==== Source records ====
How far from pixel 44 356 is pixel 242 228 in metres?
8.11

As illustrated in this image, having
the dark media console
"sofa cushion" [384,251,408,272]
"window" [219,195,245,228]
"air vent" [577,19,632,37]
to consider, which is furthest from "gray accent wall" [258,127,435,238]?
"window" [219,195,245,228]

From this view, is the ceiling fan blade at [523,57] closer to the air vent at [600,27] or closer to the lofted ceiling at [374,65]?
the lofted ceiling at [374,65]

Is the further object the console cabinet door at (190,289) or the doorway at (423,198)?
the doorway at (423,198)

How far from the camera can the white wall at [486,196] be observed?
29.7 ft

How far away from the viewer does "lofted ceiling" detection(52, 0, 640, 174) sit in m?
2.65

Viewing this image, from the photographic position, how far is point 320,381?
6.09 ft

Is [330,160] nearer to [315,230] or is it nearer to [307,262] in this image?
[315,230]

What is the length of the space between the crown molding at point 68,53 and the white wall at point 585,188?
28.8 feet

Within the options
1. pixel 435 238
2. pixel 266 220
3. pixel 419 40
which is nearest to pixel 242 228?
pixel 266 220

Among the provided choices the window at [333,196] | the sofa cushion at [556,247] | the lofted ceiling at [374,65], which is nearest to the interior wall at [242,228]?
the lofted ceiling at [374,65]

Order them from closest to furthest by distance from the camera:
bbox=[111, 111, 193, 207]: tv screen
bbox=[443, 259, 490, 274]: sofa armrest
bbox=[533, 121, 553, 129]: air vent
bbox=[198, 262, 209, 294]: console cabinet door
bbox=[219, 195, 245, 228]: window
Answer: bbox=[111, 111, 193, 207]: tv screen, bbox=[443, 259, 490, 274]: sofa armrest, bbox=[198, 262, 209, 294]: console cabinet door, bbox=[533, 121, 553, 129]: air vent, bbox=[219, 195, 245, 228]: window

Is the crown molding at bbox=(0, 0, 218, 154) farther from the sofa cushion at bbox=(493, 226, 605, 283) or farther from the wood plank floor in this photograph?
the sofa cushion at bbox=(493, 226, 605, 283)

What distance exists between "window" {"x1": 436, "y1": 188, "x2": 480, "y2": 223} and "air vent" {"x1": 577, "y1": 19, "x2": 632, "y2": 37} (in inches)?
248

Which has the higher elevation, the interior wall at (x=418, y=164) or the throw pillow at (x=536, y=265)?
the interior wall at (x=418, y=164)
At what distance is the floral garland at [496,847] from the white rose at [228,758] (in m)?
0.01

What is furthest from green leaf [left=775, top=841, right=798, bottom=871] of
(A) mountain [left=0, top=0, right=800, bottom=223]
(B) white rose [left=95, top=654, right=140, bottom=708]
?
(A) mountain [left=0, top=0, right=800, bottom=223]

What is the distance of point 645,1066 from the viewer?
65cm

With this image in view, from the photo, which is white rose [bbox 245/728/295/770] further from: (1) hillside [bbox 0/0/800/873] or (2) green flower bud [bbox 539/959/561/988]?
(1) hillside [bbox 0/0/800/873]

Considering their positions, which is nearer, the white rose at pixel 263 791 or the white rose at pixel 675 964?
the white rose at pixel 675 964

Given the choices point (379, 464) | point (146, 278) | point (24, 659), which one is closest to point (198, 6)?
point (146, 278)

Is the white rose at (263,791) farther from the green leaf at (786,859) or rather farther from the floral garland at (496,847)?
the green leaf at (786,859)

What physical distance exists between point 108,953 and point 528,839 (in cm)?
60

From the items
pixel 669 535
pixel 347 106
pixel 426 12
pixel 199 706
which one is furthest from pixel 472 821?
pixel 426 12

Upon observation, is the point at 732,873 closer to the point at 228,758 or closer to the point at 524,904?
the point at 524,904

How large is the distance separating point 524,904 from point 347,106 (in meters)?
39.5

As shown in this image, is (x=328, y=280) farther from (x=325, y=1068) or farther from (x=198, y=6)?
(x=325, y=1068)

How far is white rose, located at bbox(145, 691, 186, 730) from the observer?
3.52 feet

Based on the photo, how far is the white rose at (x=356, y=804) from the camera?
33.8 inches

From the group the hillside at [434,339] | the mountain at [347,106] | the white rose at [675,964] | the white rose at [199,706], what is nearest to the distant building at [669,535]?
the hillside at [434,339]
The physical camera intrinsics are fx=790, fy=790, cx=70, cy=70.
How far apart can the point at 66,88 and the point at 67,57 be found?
====
Stated problem:
Copy, without any change, the lines of the listing above that run from the line holding "From the items" through the end of the listing, both ends included.

Task output:
From the items
pixel 669 535
pixel 347 106
pixel 426 12
pixel 199 706
which one is furthest from pixel 472 821?
pixel 426 12

Upon observation, is the point at 732,873 closer to the point at 228,758 or closer to the point at 524,904?
the point at 524,904

How large is the distance separating point 524,904 from point 347,106 (in meters)?
39.5

As shown in this image, is (x=328, y=280) farther from (x=325, y=1068) or farther from (x=198, y=6)?
(x=325, y=1068)

How far is white rose, located at bbox(145, 691, 186, 730) from the observer?
3.52 feet

Based on the photo, how far is the white rose at (x=356, y=804) from the camera?
33.8 inches

From the group the hillside at [434,339] | the mountain at [347,106] | the white rose at [675,964] | the white rose at [199,706], what is nearest to the distant building at [669,535]?
the hillside at [434,339]
The physical camera intrinsics are fx=790, fy=790, cx=70, cy=70.
How far apart can the point at 66,88 and the point at 67,57 be found?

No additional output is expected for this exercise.